Since the voyageurs were illiterate, we have to rely on the writings of the bourgeois for descriptions of them. They were universally praised for their incredible endurance, strength, good nature, generosity and buoyant spirits, but they were criticised for their improvidence, gluttony, boastfulness and ignorance. It should be emphasised that the customs and language of the voyageurs formed an integral part of fur trade, society. French was, in fact, the working language of the fur trade.
b) The Hudson's Bay Company
Before the union of the two companies, the officers of the Hudson's Bay Company constituted a small group of men, largely of English origin. There was greater social mobility in this smaller company, however, because its servants and tradesmen, who were drawn almost exclusively from the Orkney Islands, could progress into the officer class. Enured to a cold climate, hardworking, thrifty and sober, the Orcadians were useful employees, although they lacked the voyageurs' knowledge of canoe travel and the wilderness. The Orcadians' relations with the Indians were surprisingly good, their respectful treatment earning the Indians' friendship as much as the French Canadians' familiarity.
With the amalgamation of 1821, the personnel of both companies were incorporated into the Hudson's Bay Company. There were now two ranks of "commissioned officers" or partners who received a share in the profits of the trade: twenty-five Chief Factors and twenty-eight Chief Traders. The prowess of the old North West Company was underscored by the fact that over half of the Hudson's Bay Company's "commissioned officers" were former Nor'Westers.
The Chief Factors considered themselves to be the gentlemen of the fur trade. Like the bourgeois, they wore dignified dress, enjoyed special rations and better accommodation and even had personal servants.
[The Chief Factor] was lord paramount; his word was law, he was necessarily surrounded by a halo of dignity, and his person was sacred so to speak. He was dressed every day in a suit of black or dark blue, white shirt, collars to his ears, frock coat, velvet stocks and straps to the bottom of his trousers. When he went out of doors, he wore a black beaver hat worth forty shillings. When traveling in a canoe or boat, he was lifted in and out of the craft by the crew; he still wore his beaver hat, but it was protected by an oiled silk cover, and over his black frock he wore a long cloak made of Royal Stuart tartan lined with scarlet or dark blue bath coating.... In camp his tent was pitched apart from the shelter given his crew. He had a separate fire, the first work of the boat's crew after landing was to pitch his tent, clear his camp, and collect firewood sufficient for the night before they were allowed to attend to their own wants. Salutes were fired on his departure from the fort and on his return....
Those aspiring to become "commissioned officers" entered the service at the rank of clerk. Kinship ties and the requirement of a good formal education resulted in the majority of the nineteenth-century clerks being recruited from Scotland. It was virtually impossible for a servant of the company to progress through the ranks to become an officer. The new position of "postmaster", which would give a man charge of a small post, was the highest rank an ordinary employee could hope to obtain. The French Canadians and an increasing number of halfbreeds served the company primarily as boatmen, while the Orkneymen were largely employed as artisans - coopers, boatbuilders, blacksmiths, carpenters and so on.

## ENTRIES
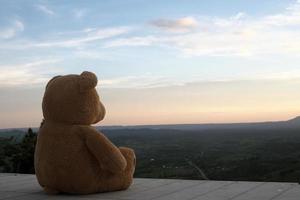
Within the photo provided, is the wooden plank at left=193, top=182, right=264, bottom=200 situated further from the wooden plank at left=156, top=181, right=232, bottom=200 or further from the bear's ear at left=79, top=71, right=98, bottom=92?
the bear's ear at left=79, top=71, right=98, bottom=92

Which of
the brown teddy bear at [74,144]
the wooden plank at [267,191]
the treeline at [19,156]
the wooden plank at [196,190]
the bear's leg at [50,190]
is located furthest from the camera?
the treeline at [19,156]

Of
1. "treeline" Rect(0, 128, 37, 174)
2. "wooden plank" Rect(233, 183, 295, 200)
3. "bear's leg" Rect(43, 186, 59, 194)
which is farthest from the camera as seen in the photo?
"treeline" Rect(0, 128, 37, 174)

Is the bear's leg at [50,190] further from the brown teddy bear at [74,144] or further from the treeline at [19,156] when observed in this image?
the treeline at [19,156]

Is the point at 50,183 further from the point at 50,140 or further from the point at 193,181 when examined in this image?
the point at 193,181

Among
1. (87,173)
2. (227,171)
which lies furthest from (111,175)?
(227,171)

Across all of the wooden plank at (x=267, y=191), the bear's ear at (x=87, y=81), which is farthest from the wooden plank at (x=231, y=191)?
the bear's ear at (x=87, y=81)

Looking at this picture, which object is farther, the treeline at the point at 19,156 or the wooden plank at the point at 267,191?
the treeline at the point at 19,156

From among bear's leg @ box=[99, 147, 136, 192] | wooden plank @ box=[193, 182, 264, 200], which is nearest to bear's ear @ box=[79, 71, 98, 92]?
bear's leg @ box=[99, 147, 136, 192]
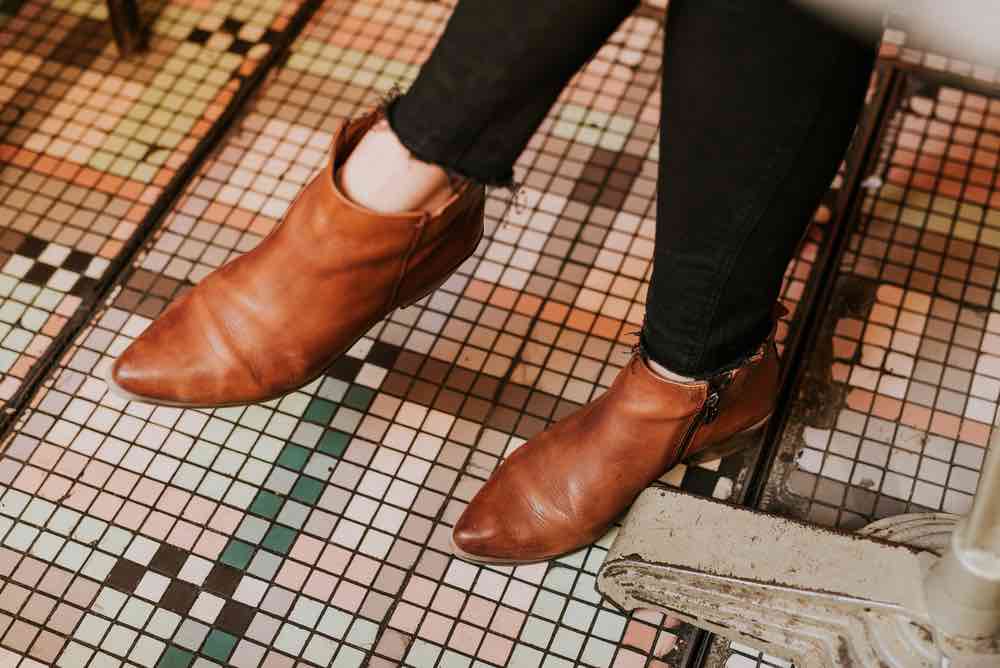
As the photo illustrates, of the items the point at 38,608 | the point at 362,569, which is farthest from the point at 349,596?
==
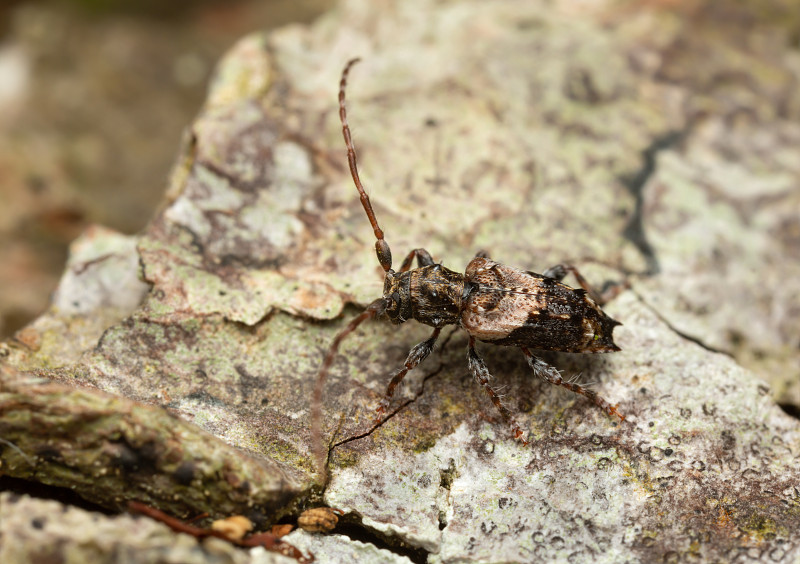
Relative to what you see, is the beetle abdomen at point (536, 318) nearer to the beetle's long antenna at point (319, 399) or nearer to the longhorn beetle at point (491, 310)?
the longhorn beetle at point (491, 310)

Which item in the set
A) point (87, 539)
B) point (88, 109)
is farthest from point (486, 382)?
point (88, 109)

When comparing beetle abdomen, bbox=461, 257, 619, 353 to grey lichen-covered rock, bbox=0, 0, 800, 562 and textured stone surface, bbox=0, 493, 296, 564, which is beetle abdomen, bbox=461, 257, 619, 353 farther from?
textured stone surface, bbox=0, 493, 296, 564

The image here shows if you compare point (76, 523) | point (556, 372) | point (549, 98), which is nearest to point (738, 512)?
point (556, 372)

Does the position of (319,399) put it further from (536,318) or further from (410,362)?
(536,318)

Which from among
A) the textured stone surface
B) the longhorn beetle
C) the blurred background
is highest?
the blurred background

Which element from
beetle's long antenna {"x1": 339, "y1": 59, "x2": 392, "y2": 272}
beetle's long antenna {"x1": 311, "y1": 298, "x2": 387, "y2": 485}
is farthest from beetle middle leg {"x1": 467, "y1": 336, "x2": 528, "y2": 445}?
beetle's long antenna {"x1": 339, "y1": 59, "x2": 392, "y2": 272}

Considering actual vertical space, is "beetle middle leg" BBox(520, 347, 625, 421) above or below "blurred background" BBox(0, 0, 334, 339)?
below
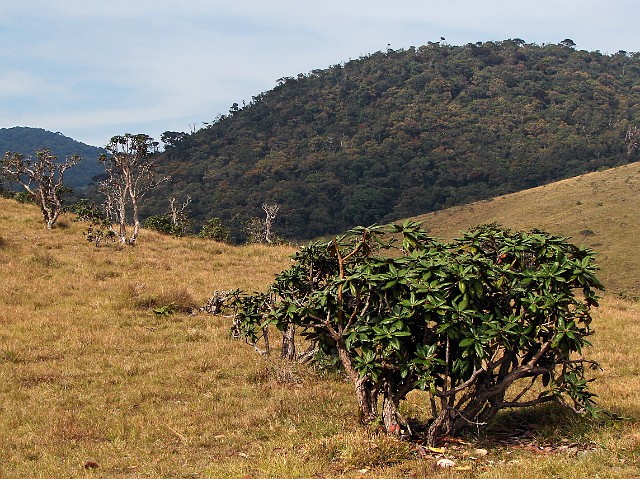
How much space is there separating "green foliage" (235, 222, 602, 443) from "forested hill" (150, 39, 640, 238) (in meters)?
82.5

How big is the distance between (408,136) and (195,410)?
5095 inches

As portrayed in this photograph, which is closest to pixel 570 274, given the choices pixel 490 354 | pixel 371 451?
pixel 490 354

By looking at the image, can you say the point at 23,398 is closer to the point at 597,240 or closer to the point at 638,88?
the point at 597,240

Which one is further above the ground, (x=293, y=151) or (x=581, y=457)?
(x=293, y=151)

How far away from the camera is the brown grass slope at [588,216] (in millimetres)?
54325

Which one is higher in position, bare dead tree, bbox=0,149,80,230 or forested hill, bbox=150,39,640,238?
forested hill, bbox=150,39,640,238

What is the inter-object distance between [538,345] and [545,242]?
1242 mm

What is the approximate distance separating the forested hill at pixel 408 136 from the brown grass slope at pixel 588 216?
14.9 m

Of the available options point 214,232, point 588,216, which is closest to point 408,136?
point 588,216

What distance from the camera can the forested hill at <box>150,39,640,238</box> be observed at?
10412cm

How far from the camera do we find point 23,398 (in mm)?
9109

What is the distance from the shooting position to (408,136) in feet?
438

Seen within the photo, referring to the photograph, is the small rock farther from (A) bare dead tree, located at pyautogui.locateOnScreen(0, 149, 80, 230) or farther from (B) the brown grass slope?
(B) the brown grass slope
---
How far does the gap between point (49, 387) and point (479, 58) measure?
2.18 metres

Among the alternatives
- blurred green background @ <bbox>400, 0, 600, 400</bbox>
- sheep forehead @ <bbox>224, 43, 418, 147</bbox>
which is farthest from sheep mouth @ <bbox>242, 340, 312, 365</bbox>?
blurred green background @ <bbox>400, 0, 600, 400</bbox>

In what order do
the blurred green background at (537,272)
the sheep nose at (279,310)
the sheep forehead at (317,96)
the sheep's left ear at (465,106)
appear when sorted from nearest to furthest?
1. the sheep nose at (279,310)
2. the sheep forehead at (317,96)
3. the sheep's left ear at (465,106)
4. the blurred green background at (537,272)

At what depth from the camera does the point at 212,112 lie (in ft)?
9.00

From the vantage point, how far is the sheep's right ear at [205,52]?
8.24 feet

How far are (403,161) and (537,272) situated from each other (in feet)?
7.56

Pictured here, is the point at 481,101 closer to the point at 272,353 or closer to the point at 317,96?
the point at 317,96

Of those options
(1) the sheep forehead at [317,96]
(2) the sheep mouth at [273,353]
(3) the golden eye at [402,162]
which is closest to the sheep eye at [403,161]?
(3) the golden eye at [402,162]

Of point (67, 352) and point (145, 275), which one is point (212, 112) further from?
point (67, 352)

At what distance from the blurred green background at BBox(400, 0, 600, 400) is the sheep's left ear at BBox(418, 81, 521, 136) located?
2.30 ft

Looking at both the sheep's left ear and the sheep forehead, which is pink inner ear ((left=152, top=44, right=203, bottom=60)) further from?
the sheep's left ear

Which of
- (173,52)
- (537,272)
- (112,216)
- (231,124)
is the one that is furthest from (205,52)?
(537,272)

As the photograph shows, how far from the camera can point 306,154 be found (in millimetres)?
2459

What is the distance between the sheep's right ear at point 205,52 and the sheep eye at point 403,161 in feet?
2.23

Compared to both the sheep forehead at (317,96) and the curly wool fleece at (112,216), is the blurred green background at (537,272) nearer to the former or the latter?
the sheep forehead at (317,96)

## EXERCISE DIRECTIONS
According to the fur trade passage, what was the highest rank an ordinary employee of the Hudson's Bay Company could hope to obtain after 1821?

## THE OUTPUT
Postmaster, a position that gave a man charge of a small post.